La musique de Berg est celle de la nouvelle Ecole de Vienne. Si Arnold Schönberg a créé cette manière d’écrire la musique, si Anton Webern l’a portée à un degré de maturité extrême, Alban Berg lui a apporté une beauté classique qui l’a réellement fait entrer au répertoire. Sans doute n’est-ce pas pour rien que c’est à Lulu justement que s’intéresse aujourd’hui Nikolaus Harnoncourt, chef baroque, éminent mozartien, beethovenien révolutionnaire. Lulu c’est l’expressionisme à l’opéra mais c’est aussi une structure complexe qui rappelle celle des opéras à numéros, classiques, qui font se succéder Recitativo, Canzonetta, Arietta, Lied, Duo, Arioso, Cavatines et autres Interludes. Si l’on reprend les termes dans lesquels Berg exposa à Schönberg son projet, l’on comprend mieux la dimension qu’il donna à la convergence des deux drames de Wedeking :
« Indépendamment du travail de détail, l’argument principal du livret pour un opéra est évidemment clair pour moi depuis longtemps. Il concerne les proportions autant musicales que dramatiques. (…) Tu peux voir que ce qui est dissocié chez Wedeking – après tout, il y a deux pièces – est délibérément réuni par mon deuxième acte. L’interlude orchestral, qui dans ma version forme le lien entre l’acte final et L’Esprit de la terre et le premier de La Boîte de Pandore est aussi le centre de toute la tragédie et – après l’ascension des premiers actes (ou scènes) – marque par la descente des scènes suivantes, le début de la rétrogradation (soit dit en passant, : les quatre rôles d’hommes qui rencontrent Lulu dans sa mansarde sont tenus par les mêmes chanteurs qui ont été ses victimes dans la première moitié de l’opéra. En ordre toutefois inversé) » (cité par Alain Poirier, L’expressionisme et la musique, Fayard, 1995, pp. 255-256). Lulu est une femme perdue naviguant dans les eaux troubles d’une société bourgeoise qui la rejette. Elle partage avec une femme d’Erwartung et avec le soldat de Wozzeck cette solitude, conséquence de leur position sociale. Lulu comme le Soldat de Wozzeck, c’est le combat inégal de l’individu et de la société qui le rejette.
Olivier Py met en scène Lulu comme telle, il a une vision de l’œuvre, notamment dans les couleurs qu’il qualifie lui-même de couleurs à vomir, tellement elles sont criardes, des verts, des oranges, des rouges et des bleus violents, accompagnés de mouvements de décors incessants qui nous montrent la société en mouvement continuel.
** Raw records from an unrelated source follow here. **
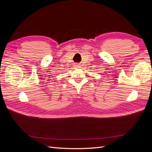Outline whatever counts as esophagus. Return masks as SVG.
I'll return each mask as SVG.
<instances>
[{"instance_id":"34e87169","label":"esophagus","mask_w":152,"mask_h":152,"mask_svg":"<svg viewBox=\"0 0 152 152\" xmlns=\"http://www.w3.org/2000/svg\"><path fill=\"white\" fill-rule=\"evenodd\" d=\"M77 66H78V65H77Z\"/></svg>"}]
</instances>
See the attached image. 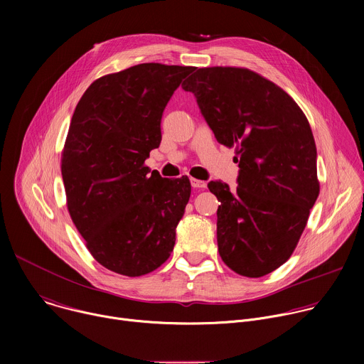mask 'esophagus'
Segmentation results:
<instances>
[{
	"mask_svg": "<svg viewBox=\"0 0 364 364\" xmlns=\"http://www.w3.org/2000/svg\"><path fill=\"white\" fill-rule=\"evenodd\" d=\"M190 183L194 188H204L205 187V181H201V180H197V178H190Z\"/></svg>",
	"mask_w": 364,
	"mask_h": 364,
	"instance_id": "esophagus-1",
	"label": "esophagus"
}]
</instances>
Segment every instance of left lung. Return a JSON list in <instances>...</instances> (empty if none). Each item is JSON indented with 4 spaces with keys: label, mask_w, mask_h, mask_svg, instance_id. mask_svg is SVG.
Segmentation results:
<instances>
[{
    "label": "left lung",
    "mask_w": 364,
    "mask_h": 364,
    "mask_svg": "<svg viewBox=\"0 0 364 364\" xmlns=\"http://www.w3.org/2000/svg\"><path fill=\"white\" fill-rule=\"evenodd\" d=\"M181 87L216 139L236 146L237 187L210 181L218 197V246L236 274L259 278L292 255L320 183L308 119L274 82L242 68L196 69Z\"/></svg>",
    "instance_id": "8db88e82"
}]
</instances>
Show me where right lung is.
<instances>
[{
	"instance_id": "obj_1",
	"label": "right lung",
	"mask_w": 364,
	"mask_h": 364,
	"mask_svg": "<svg viewBox=\"0 0 364 364\" xmlns=\"http://www.w3.org/2000/svg\"><path fill=\"white\" fill-rule=\"evenodd\" d=\"M196 68L142 63L102 76L76 105L62 154L70 218L96 261L141 277L160 268L176 243L191 186L144 166L161 142V118Z\"/></svg>"
}]
</instances>
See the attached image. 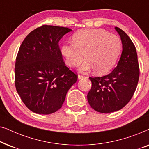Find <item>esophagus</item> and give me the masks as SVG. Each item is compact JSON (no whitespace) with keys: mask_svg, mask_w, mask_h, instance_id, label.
<instances>
[{"mask_svg":"<svg viewBox=\"0 0 149 149\" xmlns=\"http://www.w3.org/2000/svg\"><path fill=\"white\" fill-rule=\"evenodd\" d=\"M83 78H85V77L83 76V75H80V74L78 75V79H82Z\"/></svg>","mask_w":149,"mask_h":149,"instance_id":"esophagus-1","label":"esophagus"}]
</instances>
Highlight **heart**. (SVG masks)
Instances as JSON below:
<instances>
[{
  "mask_svg": "<svg viewBox=\"0 0 149 149\" xmlns=\"http://www.w3.org/2000/svg\"><path fill=\"white\" fill-rule=\"evenodd\" d=\"M74 42H65L61 53L67 65L77 66L85 58L80 67L81 71L94 69L97 74L107 73L115 64L121 49L120 38L104 30H85L74 36Z\"/></svg>",
  "mask_w": 149,
  "mask_h": 149,
  "instance_id": "obj_1",
  "label": "heart"
}]
</instances>
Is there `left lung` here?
Wrapping results in <instances>:
<instances>
[{
  "label": "left lung",
  "mask_w": 149,
  "mask_h": 149,
  "mask_svg": "<svg viewBox=\"0 0 149 149\" xmlns=\"http://www.w3.org/2000/svg\"><path fill=\"white\" fill-rule=\"evenodd\" d=\"M121 37L123 51L117 66L109 74L89 77L92 86L87 94L95 111L109 113L123 108L133 96L139 80L140 69L135 46L123 30L115 27Z\"/></svg>",
  "instance_id": "8db88e82"
}]
</instances>
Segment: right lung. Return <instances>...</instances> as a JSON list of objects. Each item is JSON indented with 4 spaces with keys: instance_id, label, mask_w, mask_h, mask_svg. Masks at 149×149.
I'll return each instance as SVG.
<instances>
[{
    "instance_id": "right-lung-1",
    "label": "right lung",
    "mask_w": 149,
    "mask_h": 149,
    "mask_svg": "<svg viewBox=\"0 0 149 149\" xmlns=\"http://www.w3.org/2000/svg\"><path fill=\"white\" fill-rule=\"evenodd\" d=\"M70 28L43 25L22 42L15 66L16 90L30 111L49 115L62 107L77 75L65 65L59 41Z\"/></svg>"
}]
</instances>
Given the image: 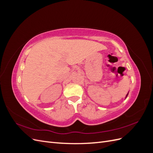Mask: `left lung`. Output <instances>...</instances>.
<instances>
[{"label":"left lung","instance_id":"obj_1","mask_svg":"<svg viewBox=\"0 0 153 153\" xmlns=\"http://www.w3.org/2000/svg\"><path fill=\"white\" fill-rule=\"evenodd\" d=\"M128 94H129V91H128V92L127 93V94H126V97H125V99H126V98H127V96H128Z\"/></svg>","mask_w":153,"mask_h":153}]
</instances>
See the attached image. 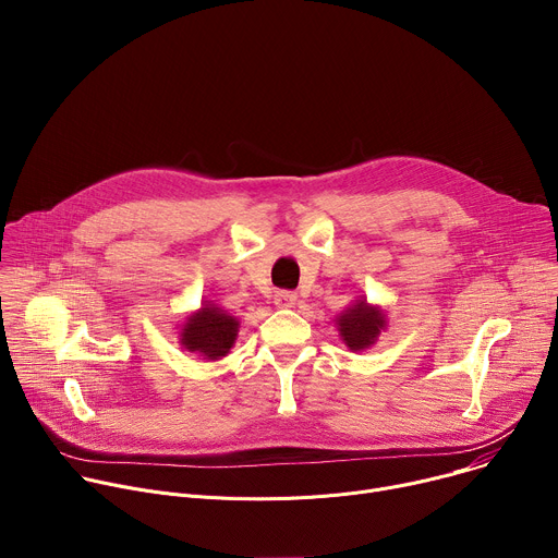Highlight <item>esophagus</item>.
I'll list each match as a JSON object with an SVG mask.
<instances>
[{"label": "esophagus", "mask_w": 558, "mask_h": 558, "mask_svg": "<svg viewBox=\"0 0 558 558\" xmlns=\"http://www.w3.org/2000/svg\"><path fill=\"white\" fill-rule=\"evenodd\" d=\"M274 304L280 306V308H291V306L298 304V293H293V291H276Z\"/></svg>", "instance_id": "34e87169"}]
</instances>
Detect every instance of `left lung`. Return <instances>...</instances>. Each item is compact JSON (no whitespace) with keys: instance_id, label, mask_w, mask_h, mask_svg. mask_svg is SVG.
<instances>
[{"instance_id":"1","label":"left lung","mask_w":558,"mask_h":558,"mask_svg":"<svg viewBox=\"0 0 558 558\" xmlns=\"http://www.w3.org/2000/svg\"><path fill=\"white\" fill-rule=\"evenodd\" d=\"M336 325L342 342L351 351H364L375 344L379 333L386 329V315L379 306H373L366 300H357L338 317Z\"/></svg>"}]
</instances>
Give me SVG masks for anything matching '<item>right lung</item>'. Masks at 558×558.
I'll return each mask as SVG.
<instances>
[{
	"label": "right lung",
	"mask_w": 558,
	"mask_h": 558,
	"mask_svg": "<svg viewBox=\"0 0 558 558\" xmlns=\"http://www.w3.org/2000/svg\"><path fill=\"white\" fill-rule=\"evenodd\" d=\"M238 327H241L238 317L211 302H205L181 327V347L190 353H198L207 362H216L235 344Z\"/></svg>",
	"instance_id": "right-lung-1"
}]
</instances>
L’on aurait pu penser que cette surcharge d’éléments de décors, que ce mouvement perpétuel, que ces accessoires en nombre et ces figurants feraient se perdre l’attention dans milles dédales mais c’est au contraire à resserrer l’attention sur Lulu que parvient la parfaite maîtrise scénique de Py. Le nu qui fait si peur est faussement présent, car c’est une combinaison de chaire que porte Patricia Petitbon qui ne donne ainsi que l’illusion de la nudité. Ce jeu entre la nudité réelle d’une figurante et celle suggérée de la cantatrice est une manière de casser les codes d’une société qui rejette le rôle. Cette mise en scène est absolument remarquable car elle marque durablement le spectateur par son ampleur, son agressivité, son respect du texte (livret et musique), sa compréhension de toutes les dimensions de l’action, sa maîtrise des lumières et des couleurs. Rien n’est jamais un hasard dans une mise en scène de Py, chaque détail est pesé pour s’intégrer dans le tout que forme l’œuvre dans la vision de l’artiste. On peut aimer ou détester, mais je trouve au combien préférable de jouir d’une mise en scène aussi personnelle que des habituelles nullités de gens qui n’ont rien à proposer ou, pire encore, n’osent rien proposer.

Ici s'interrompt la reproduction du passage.